While carbon accordingly grabs the headlines, methane is increasingly getting its due. A flurry of new satellites custom-built to detect the gas in the atmosphere highlight the rising interest in better comprehending methane’s contribution and inspiring leakers to see the economic value in cleaning up their acts.
Historically, methane monitoring from orbit has been the purview of national and international governmental space agencies. Now for the first time, the private sector — namely Bluefield Technologies, a Silicon Valley startup, and Montreal-based GHGSat — as well as the nonprofit sector, led by the Environmental Defense Fund in New York, is getting involved. Though helping save the planet from a climatic catastrophe is certainly one motivation, for the private-sector entrants, profit motive is another. Oil and gas could, in the case of the for-profit companies, subscribe to the monitoring because of their economic incentives to rein in product loss, along with meeting new and future regulatory mandates, for instance in jurisdictions such as California. As for the regulators themselves, they could parse the satellite data to identify facilities in need of physical inspection or closer monitoring moving forward, as well as check against any self-reporting of emissions by industry.
The science case for remote methane monitoring from space, meanwhile, rests on the significant uncertainty still surrounding the relative contributions from methane’s various sources, both natural and artificial.
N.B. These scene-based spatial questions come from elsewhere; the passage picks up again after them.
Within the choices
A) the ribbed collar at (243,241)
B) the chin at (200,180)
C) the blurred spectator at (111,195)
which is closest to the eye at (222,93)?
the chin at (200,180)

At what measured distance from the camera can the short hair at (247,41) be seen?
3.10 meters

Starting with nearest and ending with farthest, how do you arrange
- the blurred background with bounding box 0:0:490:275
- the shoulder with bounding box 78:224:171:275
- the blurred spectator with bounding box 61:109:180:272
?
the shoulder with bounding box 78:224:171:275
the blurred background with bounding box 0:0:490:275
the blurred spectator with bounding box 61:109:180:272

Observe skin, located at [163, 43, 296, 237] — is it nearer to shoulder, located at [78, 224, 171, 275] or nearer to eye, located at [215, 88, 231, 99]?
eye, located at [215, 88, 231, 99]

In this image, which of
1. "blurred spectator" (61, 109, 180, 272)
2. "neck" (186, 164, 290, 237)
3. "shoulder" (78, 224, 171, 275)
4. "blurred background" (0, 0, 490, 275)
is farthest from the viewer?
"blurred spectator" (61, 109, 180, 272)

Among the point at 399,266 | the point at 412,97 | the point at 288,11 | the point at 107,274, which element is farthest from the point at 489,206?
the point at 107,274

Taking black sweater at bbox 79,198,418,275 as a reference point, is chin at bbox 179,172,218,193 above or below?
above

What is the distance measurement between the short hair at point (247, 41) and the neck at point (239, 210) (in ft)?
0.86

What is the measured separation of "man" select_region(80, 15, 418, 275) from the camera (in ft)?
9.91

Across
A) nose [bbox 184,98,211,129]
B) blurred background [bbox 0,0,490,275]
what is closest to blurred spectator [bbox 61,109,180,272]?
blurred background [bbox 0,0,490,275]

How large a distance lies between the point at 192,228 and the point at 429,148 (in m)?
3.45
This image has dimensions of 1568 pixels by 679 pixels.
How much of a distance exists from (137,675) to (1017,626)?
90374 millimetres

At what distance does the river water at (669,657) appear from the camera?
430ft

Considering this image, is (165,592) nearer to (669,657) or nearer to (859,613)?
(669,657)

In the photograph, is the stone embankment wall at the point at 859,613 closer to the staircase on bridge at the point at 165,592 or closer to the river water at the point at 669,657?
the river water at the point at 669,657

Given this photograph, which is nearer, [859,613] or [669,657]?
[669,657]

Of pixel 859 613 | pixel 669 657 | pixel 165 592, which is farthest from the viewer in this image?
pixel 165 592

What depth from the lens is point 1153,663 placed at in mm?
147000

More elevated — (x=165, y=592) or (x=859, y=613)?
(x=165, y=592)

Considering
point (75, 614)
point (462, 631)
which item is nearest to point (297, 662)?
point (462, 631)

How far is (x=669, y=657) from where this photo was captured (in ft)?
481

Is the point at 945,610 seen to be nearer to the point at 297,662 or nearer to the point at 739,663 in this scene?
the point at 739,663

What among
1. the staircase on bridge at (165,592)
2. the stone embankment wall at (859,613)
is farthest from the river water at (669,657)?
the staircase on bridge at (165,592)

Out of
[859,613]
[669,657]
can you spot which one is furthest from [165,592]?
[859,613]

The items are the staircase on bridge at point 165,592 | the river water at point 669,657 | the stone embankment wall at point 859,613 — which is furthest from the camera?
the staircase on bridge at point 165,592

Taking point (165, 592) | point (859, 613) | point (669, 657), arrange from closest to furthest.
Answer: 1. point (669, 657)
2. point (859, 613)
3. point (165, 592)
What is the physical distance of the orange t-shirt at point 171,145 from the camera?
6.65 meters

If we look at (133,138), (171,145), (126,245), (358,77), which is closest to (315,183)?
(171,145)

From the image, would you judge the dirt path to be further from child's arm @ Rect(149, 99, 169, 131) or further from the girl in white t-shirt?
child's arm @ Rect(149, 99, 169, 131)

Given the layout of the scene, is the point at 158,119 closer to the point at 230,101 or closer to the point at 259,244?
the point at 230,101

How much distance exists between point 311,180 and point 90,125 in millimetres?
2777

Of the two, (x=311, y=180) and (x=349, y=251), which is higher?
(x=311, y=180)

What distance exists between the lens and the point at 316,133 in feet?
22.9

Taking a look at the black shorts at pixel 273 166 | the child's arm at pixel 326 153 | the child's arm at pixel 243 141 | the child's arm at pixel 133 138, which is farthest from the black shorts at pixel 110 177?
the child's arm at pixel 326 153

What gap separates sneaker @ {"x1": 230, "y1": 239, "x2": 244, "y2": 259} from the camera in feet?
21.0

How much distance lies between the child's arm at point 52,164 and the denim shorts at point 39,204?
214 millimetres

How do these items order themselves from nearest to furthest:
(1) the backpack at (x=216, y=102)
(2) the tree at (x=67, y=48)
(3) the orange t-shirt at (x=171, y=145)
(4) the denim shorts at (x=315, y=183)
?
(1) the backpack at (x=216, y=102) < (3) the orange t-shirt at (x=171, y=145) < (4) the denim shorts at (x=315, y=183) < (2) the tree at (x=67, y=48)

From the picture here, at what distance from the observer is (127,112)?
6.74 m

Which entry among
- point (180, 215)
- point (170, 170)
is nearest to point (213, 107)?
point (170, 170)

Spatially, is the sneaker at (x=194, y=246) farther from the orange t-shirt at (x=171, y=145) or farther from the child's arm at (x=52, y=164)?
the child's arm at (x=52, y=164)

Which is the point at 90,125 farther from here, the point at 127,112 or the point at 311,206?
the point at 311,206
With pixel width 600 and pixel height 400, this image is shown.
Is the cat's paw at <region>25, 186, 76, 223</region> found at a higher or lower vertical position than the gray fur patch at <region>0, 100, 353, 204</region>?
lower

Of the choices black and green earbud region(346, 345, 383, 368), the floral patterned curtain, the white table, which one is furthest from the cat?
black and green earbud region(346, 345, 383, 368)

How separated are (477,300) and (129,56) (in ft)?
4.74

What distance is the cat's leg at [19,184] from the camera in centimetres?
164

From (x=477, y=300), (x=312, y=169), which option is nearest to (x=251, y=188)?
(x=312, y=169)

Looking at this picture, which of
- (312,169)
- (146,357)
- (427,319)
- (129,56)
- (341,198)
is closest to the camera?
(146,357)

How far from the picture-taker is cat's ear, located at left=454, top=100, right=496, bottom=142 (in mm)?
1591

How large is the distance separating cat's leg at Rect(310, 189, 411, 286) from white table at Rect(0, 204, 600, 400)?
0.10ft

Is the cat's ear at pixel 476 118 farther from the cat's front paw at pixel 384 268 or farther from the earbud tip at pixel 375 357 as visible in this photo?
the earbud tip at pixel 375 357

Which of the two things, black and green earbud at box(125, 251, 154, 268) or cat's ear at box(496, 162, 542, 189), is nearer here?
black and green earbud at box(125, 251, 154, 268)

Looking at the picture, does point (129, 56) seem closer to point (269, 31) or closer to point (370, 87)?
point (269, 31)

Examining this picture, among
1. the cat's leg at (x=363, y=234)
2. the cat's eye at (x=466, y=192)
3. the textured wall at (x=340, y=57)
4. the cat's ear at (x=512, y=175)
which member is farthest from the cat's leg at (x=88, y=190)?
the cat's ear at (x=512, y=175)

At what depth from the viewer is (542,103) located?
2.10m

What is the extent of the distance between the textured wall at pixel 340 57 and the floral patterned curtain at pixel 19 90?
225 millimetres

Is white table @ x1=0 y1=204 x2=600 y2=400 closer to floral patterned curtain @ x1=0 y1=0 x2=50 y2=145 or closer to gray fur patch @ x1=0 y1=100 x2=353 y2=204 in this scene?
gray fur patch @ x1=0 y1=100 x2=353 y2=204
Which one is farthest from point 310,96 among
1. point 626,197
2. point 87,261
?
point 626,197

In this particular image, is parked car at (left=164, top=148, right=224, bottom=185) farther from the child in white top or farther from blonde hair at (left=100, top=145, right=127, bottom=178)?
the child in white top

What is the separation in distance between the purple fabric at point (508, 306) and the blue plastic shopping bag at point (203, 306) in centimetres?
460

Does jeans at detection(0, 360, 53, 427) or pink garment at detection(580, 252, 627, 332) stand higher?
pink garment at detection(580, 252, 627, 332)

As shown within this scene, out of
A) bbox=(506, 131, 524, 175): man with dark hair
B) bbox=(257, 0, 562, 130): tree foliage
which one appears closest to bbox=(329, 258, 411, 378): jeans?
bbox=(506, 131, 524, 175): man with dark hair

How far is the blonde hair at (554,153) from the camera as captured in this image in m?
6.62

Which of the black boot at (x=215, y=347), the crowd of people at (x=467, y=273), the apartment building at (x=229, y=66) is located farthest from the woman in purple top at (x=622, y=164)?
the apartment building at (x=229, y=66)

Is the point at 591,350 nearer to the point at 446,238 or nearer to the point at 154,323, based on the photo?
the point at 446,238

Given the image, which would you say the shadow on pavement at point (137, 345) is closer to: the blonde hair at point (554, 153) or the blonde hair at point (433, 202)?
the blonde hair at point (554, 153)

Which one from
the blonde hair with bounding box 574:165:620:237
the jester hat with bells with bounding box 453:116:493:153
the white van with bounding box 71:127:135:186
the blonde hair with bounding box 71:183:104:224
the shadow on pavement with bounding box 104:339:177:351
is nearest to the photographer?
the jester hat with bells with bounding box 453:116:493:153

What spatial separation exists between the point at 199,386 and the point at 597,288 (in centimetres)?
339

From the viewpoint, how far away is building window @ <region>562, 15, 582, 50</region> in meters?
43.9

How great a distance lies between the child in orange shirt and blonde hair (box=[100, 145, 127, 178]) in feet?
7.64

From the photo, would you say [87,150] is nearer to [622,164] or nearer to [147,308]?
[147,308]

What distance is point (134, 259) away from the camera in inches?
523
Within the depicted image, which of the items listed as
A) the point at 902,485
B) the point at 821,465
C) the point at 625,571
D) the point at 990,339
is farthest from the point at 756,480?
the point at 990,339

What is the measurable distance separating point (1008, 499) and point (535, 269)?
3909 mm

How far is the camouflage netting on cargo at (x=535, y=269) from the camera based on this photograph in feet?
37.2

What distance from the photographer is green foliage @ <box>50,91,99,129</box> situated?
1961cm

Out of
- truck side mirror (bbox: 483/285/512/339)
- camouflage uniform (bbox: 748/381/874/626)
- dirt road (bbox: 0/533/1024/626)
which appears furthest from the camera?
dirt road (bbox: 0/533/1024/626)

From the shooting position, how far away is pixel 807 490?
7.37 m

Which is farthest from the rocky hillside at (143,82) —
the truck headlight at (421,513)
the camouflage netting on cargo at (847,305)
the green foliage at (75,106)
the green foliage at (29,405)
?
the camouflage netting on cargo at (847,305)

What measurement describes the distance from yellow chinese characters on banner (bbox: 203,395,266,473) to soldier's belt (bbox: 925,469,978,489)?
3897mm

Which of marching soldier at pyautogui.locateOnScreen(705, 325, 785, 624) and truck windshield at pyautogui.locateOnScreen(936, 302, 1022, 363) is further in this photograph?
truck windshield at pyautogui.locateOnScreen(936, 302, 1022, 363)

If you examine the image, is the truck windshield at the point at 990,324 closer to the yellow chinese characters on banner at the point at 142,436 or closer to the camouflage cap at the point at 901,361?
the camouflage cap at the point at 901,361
Ballpark, humans are estimated as being responsible for 60% of global methane emissions, with natural sources — such as wetlands — spewing out the remainder, though with significant variability over spans of years. To wit, and adding to the mystery: a leveling-off of atmospheric methane concentrations numbers that, according to global ground-based measurements, lasted from about 2000 to 2006, followed by a resumption of methane’s historically steep, year-on-year rise since.
“We want to understand the global methane budget,” says Riley Duren, a research scientist at the University of Arizona and an engineering fellow at NASA’s Jet Propulsion Laboratory in California, which has developed methane sensors for use on terrestrial aircraft, as well as on rovers on Mars. “The jury’s still out on what the exact causes are of the observed changes in the methane growth rate, which is important for understanding the future trajectory of the planet.”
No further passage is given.